Ashley, Dave, Russ, Al, and I played our “Jamericana” music at two venues this
weekend. The first, on Friday night, was in Bristol, TN at a place called Machiavelli’s. Most of you will recall that Machiavelli was the Italian writer and philosopher who wrote "The Prince", which detailed certain methods to be used in wielding political power. Primary among his beliefs were the fact that political leaders (The Prince during his time) must be willing to act immorally... This included the use of lies, pretense, and brutality.
It would seem that many of today’s corporate and political leaders have read, digested, ingested, and accepted Machiavelli’s premise nearly 500 years after his death. Observing this fact gives rise to certain feelings, and since artists are in the business of observing the world around them, they naturally express these feelings in whatever artistic form they are engaged in. They “channel the news” so to speak, and for those who like to “tune in”, art can be a very satisfying, informative, enraging, awakening, derailing, and heart warming way to turn on and light up the inner mounting flame.
But frustration about power and politics are only the initiatory aspects of expressing oneself, which brings me to our performances on Friday and Saturday night. Bristol happens to be about a five hour drive from the Nashville area,
and given the fact that Bristol (near the Virginia border) is in the Eastern time zone, we had to leave around 2pm to be at Machiavelli’s in time to set up and play at 9pm EST. But we were happy to find that in spite of the reputation
of its namesake, Machiavelli’s was a really nice place to make music, and we even got some airplay on the local radio station during the preceding week.
With our equipment set up in the cozy atmosphere, we set off to see where the music would take us. Speaking for myself, I had a lot of worldly issues on my mind that I felt needed to be expressed, as I mentioned to Ashley on one of our
stops on the way to Bristol. You might guess - and you’d be correct in doing so - that "hitting" drums is a great way to relieve frustration and disappointment (particularly about powerful forces at work in our society), but as I mentioned
above, that’s only the beginning.....
For me, it turned out to be one big gig over the two nights.
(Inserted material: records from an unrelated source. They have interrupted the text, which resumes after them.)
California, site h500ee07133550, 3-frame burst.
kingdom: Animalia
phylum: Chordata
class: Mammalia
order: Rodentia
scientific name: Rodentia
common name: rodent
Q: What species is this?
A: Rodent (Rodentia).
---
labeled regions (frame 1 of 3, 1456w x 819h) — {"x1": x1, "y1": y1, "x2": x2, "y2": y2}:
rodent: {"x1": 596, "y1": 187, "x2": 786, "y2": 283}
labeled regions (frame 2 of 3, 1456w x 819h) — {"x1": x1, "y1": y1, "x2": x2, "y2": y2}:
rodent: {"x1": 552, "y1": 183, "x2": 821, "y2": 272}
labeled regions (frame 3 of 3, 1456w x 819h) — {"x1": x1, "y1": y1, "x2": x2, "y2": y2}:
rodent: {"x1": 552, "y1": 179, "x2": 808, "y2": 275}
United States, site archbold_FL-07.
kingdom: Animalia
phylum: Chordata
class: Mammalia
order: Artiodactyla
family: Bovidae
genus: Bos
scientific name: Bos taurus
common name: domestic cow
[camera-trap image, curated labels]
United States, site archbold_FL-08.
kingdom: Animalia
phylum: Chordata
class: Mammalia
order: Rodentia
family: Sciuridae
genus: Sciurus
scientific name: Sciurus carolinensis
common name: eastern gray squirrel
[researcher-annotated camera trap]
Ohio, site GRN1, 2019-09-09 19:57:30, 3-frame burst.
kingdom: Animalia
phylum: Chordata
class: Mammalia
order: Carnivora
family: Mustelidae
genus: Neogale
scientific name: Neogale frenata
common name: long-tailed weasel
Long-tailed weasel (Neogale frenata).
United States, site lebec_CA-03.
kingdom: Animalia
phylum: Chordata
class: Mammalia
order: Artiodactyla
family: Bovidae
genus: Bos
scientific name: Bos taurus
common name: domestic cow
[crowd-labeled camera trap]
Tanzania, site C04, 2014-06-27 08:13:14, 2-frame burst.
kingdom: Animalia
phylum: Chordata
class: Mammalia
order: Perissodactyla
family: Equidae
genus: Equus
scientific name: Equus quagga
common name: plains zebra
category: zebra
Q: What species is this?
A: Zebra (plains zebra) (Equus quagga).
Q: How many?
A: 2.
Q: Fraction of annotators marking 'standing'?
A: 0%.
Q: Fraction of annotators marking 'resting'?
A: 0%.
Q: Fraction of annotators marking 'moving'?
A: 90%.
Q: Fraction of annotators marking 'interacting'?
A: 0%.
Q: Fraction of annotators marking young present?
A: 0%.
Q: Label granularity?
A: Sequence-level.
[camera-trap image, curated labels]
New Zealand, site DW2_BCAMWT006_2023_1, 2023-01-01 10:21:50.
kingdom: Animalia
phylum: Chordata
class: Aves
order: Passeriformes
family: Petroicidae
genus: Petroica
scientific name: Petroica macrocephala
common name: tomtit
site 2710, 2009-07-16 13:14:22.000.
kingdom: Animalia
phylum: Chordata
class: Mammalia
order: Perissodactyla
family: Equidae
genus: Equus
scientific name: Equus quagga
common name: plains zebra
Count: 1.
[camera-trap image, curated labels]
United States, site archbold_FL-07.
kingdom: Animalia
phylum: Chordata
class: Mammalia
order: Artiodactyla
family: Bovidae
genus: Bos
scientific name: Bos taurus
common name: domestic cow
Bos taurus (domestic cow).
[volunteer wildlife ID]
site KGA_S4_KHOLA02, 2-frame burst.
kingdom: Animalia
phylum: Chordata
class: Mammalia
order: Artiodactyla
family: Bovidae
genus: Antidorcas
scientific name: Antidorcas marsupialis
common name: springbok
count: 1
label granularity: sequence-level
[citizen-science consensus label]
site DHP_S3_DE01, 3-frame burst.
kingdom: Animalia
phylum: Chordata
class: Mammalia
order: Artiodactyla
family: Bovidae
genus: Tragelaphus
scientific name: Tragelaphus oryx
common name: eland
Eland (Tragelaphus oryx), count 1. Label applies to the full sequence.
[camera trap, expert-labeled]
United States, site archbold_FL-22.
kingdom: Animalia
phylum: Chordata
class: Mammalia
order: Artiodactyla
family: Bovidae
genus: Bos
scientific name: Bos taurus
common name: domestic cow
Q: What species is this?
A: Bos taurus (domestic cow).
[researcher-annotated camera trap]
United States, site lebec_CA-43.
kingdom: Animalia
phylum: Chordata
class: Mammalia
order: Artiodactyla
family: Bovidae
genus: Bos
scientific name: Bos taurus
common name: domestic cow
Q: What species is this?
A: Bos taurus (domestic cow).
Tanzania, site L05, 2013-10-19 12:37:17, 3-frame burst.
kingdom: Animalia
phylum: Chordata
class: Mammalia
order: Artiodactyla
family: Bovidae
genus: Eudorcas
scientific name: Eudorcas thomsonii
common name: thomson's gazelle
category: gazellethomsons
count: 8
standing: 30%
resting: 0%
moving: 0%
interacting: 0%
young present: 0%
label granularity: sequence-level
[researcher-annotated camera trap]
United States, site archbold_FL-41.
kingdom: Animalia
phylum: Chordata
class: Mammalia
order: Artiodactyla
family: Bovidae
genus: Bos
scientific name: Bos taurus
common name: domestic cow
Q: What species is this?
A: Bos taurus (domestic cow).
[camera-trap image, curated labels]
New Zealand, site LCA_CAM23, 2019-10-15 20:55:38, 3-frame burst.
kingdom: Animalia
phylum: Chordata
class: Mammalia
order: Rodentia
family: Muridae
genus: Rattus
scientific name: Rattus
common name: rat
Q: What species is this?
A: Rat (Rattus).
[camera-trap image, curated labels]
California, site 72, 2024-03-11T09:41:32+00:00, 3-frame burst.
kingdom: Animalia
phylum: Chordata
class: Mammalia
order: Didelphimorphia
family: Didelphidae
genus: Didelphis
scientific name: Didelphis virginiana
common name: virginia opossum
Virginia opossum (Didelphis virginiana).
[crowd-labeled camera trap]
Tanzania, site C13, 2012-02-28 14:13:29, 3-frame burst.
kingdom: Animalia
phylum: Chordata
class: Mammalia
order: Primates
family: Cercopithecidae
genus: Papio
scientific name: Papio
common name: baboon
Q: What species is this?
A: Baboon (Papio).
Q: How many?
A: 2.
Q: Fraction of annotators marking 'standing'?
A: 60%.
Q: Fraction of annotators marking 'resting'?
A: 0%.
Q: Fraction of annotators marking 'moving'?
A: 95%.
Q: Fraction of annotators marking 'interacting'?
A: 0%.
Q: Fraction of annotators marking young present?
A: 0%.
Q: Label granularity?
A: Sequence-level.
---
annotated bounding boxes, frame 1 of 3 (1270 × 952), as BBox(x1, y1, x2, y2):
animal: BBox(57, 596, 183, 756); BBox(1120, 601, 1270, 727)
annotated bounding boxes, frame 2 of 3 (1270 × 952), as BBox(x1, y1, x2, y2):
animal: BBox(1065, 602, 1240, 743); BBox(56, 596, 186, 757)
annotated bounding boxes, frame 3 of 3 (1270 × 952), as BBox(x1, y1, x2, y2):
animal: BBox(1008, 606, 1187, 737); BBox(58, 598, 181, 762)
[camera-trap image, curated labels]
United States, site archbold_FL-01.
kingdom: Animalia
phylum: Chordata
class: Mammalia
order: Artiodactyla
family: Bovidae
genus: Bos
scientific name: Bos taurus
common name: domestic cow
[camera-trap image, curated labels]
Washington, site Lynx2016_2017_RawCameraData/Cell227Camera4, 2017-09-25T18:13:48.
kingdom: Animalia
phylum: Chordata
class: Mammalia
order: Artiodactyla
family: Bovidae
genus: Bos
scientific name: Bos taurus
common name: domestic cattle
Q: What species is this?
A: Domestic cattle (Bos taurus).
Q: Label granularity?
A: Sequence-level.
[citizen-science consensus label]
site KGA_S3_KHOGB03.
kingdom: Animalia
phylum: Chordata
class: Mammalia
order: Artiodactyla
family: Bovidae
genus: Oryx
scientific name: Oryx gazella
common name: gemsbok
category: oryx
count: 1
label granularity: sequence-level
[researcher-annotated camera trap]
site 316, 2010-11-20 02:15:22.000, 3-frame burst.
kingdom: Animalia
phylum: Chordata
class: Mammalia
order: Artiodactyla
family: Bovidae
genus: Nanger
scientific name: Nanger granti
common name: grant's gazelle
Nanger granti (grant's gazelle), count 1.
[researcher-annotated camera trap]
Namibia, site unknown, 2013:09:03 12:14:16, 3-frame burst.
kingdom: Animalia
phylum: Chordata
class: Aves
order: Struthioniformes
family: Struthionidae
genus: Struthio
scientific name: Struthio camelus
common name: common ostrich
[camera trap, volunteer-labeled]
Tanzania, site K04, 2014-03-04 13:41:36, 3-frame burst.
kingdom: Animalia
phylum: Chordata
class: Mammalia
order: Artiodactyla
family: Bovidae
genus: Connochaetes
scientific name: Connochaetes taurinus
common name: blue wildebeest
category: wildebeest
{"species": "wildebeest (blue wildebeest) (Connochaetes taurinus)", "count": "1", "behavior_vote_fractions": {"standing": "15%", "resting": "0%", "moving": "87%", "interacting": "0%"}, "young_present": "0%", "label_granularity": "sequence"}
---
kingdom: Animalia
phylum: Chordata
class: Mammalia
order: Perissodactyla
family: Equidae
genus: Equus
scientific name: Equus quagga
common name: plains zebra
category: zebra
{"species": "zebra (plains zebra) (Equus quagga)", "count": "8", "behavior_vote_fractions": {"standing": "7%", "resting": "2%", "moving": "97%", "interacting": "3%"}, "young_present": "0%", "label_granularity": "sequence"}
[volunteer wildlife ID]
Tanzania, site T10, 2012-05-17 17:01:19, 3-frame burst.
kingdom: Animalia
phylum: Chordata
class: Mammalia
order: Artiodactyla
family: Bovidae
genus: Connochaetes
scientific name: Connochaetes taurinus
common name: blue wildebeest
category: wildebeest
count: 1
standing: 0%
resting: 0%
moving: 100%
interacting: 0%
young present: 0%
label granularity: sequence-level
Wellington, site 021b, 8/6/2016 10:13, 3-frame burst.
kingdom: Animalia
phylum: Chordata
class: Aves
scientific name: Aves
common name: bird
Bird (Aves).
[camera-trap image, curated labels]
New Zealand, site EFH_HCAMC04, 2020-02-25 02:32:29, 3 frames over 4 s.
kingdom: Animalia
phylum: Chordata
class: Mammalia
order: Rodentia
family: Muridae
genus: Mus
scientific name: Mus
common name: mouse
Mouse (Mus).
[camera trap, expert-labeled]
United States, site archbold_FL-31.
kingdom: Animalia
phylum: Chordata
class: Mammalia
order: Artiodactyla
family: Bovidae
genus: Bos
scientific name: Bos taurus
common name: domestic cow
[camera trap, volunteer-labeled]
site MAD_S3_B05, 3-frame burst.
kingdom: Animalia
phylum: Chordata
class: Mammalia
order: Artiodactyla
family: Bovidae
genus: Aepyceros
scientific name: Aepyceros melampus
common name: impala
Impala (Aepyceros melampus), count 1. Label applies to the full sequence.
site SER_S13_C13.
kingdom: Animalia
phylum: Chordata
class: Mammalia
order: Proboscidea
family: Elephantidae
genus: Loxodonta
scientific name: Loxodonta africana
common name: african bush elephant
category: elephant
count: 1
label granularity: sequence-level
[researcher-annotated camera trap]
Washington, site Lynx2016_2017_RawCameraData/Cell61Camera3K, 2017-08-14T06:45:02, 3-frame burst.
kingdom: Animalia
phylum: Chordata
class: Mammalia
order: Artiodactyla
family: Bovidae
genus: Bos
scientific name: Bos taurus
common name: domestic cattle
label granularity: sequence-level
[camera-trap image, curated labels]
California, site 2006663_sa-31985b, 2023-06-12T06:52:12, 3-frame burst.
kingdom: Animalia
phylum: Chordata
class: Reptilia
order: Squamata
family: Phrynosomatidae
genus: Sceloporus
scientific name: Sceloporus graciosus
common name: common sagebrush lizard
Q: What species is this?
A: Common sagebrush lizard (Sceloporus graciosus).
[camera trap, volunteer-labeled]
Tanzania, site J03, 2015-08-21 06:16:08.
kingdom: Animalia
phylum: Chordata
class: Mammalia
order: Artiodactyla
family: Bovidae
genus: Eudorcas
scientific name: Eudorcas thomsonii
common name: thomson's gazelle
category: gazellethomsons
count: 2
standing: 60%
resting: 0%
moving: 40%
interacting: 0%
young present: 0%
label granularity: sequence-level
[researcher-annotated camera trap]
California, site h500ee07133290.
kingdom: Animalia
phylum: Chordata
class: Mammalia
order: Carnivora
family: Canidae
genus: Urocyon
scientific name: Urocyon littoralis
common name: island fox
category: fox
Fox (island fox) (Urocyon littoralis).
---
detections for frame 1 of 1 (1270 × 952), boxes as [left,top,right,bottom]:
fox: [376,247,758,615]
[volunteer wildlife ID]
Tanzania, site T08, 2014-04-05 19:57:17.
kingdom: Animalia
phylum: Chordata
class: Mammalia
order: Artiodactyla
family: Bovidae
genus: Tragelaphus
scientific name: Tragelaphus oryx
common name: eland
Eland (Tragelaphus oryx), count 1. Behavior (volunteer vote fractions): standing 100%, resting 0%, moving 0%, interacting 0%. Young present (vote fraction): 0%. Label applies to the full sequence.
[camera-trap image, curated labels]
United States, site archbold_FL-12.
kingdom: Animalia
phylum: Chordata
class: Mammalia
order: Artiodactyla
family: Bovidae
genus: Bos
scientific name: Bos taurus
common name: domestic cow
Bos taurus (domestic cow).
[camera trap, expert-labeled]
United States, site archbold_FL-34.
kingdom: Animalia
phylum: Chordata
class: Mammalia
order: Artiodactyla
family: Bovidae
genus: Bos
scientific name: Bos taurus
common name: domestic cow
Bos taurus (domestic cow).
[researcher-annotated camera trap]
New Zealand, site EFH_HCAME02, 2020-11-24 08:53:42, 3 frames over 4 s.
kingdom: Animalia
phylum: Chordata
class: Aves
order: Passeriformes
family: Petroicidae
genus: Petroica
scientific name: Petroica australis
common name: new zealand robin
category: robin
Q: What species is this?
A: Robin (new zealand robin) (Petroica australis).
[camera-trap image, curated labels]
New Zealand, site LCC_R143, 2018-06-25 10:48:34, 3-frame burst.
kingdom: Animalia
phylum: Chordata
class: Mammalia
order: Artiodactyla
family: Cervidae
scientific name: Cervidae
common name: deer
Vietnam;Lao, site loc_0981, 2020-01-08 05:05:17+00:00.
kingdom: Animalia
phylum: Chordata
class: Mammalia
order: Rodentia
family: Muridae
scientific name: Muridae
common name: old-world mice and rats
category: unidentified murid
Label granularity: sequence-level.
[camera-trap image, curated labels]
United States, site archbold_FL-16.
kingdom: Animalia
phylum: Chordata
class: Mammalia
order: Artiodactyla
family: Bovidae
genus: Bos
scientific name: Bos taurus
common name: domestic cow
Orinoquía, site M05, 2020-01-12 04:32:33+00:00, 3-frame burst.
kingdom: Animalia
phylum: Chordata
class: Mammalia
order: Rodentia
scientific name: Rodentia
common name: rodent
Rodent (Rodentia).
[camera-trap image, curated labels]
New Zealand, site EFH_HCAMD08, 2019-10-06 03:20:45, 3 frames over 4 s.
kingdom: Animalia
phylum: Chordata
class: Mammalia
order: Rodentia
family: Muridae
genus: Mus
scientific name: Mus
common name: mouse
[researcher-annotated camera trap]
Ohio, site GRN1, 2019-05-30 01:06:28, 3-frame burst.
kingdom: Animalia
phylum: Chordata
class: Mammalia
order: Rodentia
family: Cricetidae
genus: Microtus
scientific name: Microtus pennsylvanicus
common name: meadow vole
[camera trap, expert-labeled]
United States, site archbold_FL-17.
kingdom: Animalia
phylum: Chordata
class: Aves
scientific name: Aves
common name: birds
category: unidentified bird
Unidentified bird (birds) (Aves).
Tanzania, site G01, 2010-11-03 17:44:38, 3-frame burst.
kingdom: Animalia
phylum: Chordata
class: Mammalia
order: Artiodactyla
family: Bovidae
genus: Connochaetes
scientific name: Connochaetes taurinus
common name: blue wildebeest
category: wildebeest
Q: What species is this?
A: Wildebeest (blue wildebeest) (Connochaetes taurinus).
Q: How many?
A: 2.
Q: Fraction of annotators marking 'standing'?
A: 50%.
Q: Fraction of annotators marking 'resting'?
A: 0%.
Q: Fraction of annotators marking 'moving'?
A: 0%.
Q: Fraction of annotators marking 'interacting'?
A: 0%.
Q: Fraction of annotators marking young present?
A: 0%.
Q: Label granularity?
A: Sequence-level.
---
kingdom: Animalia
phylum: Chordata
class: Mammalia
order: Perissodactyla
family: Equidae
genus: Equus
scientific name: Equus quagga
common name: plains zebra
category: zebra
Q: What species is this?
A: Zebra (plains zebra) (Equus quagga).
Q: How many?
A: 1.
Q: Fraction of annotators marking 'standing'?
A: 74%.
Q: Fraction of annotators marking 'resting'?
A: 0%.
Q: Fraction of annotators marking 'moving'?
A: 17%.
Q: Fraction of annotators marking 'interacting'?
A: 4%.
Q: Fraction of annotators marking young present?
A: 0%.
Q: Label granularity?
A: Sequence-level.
We played VERY well on Friday, but just barely began to reach a little further into the depths of the subconscious... But we did release some inner energies and had a great
conversation on the way back to Nashville about books we’d read, movies we’d seen, people we’d loved. And as is often the case with musicians, we drove home throughout the night, arriving in the predawn chill.
Most of us were lucky to get 5 hours of sleep, and I think AL got only 4. All of which made loading and setting up our equipment for the Saturday gig an episode of tired determination. But as I said to Al - just wait till we start
playing.... As soon as we started, it really did seem that we were continuing right where we had left off, and having gotten our world-weary ya ya’s out on the previous night, we were released to explore other realms, thankful for the musical kick start that our “artistic observations” had triggered.
I remember Russ mentioning to Dave on Friday that he’d achieved a certain level of “effortlessness” that comes to musicians when things are really clicking, but then woke up suddenly as if from a dream, which caused him to make a little mistake. I mentioned that the same had happened to me. But that mode - when the music is “making itself”, when the muses are in full gear, is what I live for. It’s the greatest feeling of freedom I’ve ever known. And the muses were truly present on Saturday, awakening the Shaman in us...
This is what I call Balancing on the Edge of Eternity, when we balance between existence and non existence. It’s that time when the music is so happening, and the feeling between us is so warm that all of our defenses drop; we forget who
we are and become one - Sugar Lime Blue. Look for us in a venue near you, because mere words will never describe it.